Do this: Please output every line of the records below as a JSON list of strings, with one string per line. Leave out blank lines and the pictures.

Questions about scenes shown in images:
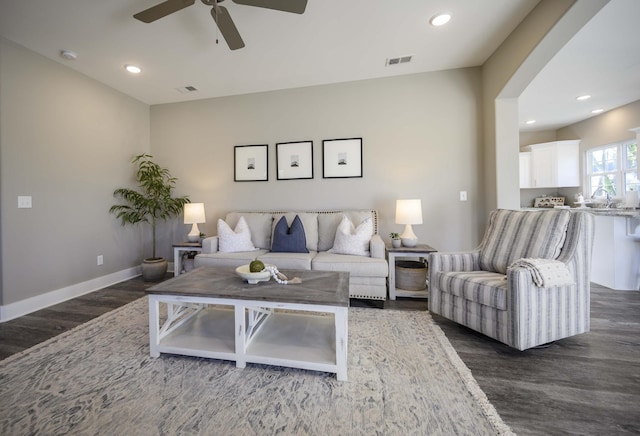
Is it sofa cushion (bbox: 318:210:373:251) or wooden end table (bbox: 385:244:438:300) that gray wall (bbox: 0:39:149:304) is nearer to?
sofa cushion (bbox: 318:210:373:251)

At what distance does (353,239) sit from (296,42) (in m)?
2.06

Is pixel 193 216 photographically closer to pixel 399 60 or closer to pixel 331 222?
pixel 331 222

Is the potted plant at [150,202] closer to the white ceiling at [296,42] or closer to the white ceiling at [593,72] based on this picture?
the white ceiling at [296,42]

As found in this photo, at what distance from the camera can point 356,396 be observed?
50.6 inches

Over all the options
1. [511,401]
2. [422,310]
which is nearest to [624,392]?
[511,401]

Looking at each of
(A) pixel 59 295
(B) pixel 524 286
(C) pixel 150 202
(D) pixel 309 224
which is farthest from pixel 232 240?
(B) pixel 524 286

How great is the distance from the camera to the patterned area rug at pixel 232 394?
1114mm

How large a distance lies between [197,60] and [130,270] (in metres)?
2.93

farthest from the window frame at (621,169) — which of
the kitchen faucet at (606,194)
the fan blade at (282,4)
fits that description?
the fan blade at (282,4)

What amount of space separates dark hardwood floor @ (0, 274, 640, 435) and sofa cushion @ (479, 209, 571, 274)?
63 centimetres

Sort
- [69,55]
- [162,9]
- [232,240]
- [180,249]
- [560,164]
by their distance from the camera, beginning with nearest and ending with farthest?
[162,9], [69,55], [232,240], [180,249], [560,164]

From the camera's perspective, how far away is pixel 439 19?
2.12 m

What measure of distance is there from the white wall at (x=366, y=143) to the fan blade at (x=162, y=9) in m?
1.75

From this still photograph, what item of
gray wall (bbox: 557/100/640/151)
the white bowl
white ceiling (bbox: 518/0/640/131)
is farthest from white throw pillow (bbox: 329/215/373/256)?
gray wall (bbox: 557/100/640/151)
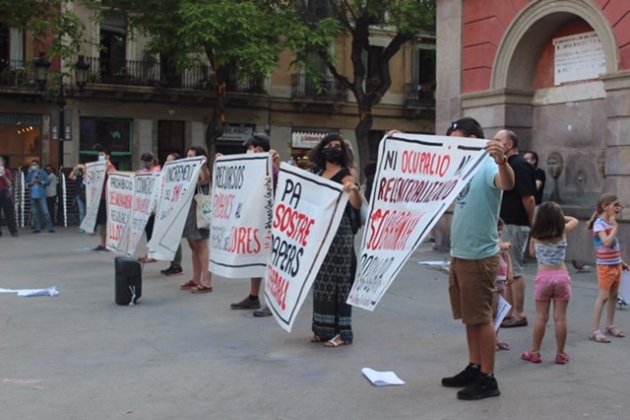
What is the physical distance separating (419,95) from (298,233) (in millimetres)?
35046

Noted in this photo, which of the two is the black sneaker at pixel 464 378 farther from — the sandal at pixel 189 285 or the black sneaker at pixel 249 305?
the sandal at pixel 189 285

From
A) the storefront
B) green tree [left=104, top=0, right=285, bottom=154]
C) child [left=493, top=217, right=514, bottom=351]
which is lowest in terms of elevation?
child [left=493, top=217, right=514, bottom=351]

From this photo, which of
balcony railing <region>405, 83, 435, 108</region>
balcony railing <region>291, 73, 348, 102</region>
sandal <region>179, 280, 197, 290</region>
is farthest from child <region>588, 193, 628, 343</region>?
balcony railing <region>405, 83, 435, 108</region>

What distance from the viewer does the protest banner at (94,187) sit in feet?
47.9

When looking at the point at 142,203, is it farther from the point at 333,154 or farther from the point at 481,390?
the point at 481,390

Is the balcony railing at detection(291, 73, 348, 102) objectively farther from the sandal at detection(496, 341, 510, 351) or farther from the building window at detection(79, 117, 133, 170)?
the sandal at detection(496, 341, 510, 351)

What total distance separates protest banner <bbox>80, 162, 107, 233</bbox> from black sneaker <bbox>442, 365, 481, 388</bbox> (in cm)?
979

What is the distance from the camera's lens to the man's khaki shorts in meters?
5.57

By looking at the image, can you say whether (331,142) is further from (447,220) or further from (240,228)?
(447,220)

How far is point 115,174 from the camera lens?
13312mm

Answer for this exercise:
[
  "Is it sofa cushion (bbox: 318:210:373:251) or wooden end table (bbox: 385:244:438:300) that gray wall (bbox: 0:39:149:304) is nearer to?",
  "sofa cushion (bbox: 318:210:373:251)",
  "At what distance does (353,239) sit from (296,42) (in m)?",
  "2.06",
  "Is pixel 193 216 photographically closer to pixel 399 60 or closer to pixel 331 222?",
  "pixel 331 222",
  "Is the potted plant at [150,202] closer to the white ceiling at [296,42] or closer to the white ceiling at [593,72] based on this picture?",
  "the white ceiling at [296,42]",
  "As found in this photo, at what distance from the camera can point 356,396 be observed?",
  "50.6 inches",
  "Over all the options",
  "1. [511,401]",
  "2. [422,310]",
  "which is nearest to [624,392]?",
  "[511,401]",
  "Looking at each of",
  "(A) pixel 59 295",
  "(B) pixel 524 286",
  "(C) pixel 150 202",
  "(D) pixel 309 224",
  "which is farthest from pixel 232 240?",
  "(B) pixel 524 286",
  "How great is the distance from the camera to the patterned area rug at pixel 232 394?",
  "1114mm",
  "How large a distance lies between [197,60] and [130,270] (in metres)?",
  "2.93",
  "farthest from the window frame at (621,169) — which of",
  "the kitchen faucet at (606,194)",
  "the fan blade at (282,4)",
  "fits that description?",
  "the fan blade at (282,4)",
  "What amount of space separates dark hardwood floor @ (0, 274, 640, 435) and sofa cushion @ (479, 209, 571, 274)?",
  "63 centimetres",
  "Sort",
  "- [69,55]",
  "- [162,9]",
  "- [232,240]",
  "- [180,249]",
  "- [560,164]",
  "by their distance from the camera, beginning with nearest and ending with farthest?",
  "[162,9], [69,55], [232,240], [180,249], [560,164]",
  "From the camera's perspective, how far away is pixel 439 19?",
  "2.12 m",
  "What measure of distance is there from the white wall at (x=366, y=143) to the fan blade at (x=162, y=9) in m?",
  "1.75",
  "From this still photograph, what item of",
  "gray wall (bbox: 557/100/640/151)",
  "the white bowl",
  "white ceiling (bbox: 518/0/640/131)",
  "is farthest from white throw pillow (bbox: 329/215/373/256)?",
  "gray wall (bbox: 557/100/640/151)",
  "What is the physical distance separating (419,95) from (298,233) (in millimetres)?",
  "35046",
  "Noted in this photo, which of the two is the black sneaker at pixel 464 378 farther from — the sandal at pixel 189 285 or the black sneaker at pixel 249 305?",
  "the sandal at pixel 189 285",
  "From",
  "A) the storefront",
  "B) green tree [left=104, top=0, right=285, bottom=154]",
  "C) child [left=493, top=217, right=514, bottom=351]",
  "which is lowest in terms of elevation?",
  "child [left=493, top=217, right=514, bottom=351]",
  "From this photo, which of",
  "balcony railing <region>405, 83, 435, 108</region>",
  "balcony railing <region>291, 73, 348, 102</region>",
  "sandal <region>179, 280, 197, 290</region>",
  "is farthest from child <region>588, 193, 628, 343</region>?",
  "balcony railing <region>405, 83, 435, 108</region>",
  "What distance from the viewer does the protest banner at (94,187) sit in feet?",
  "47.9",
  "When looking at the point at 142,203, is it farther from the point at 333,154 or farther from the point at 481,390?",
  "the point at 481,390",
  "Is the balcony railing at detection(291, 73, 348, 102) objectively farther from the sandal at detection(496, 341, 510, 351) or farther from the building window at detection(79, 117, 133, 170)?",
  "the sandal at detection(496, 341, 510, 351)",
  "What total distance separates protest banner <bbox>80, 162, 107, 233</bbox> from black sneaker <bbox>442, 365, 481, 388</bbox> (in cm)?",
  "979",
  "What is the distance from the camera's lens to the man's khaki shorts in meters?",
  "5.57",
  "By looking at the image, can you say whether (331,142) is further from (447,220) or further from (240,228)?",
  "(447,220)",
  "How far is point 115,174 from the camera lens?",
  "13312mm"
]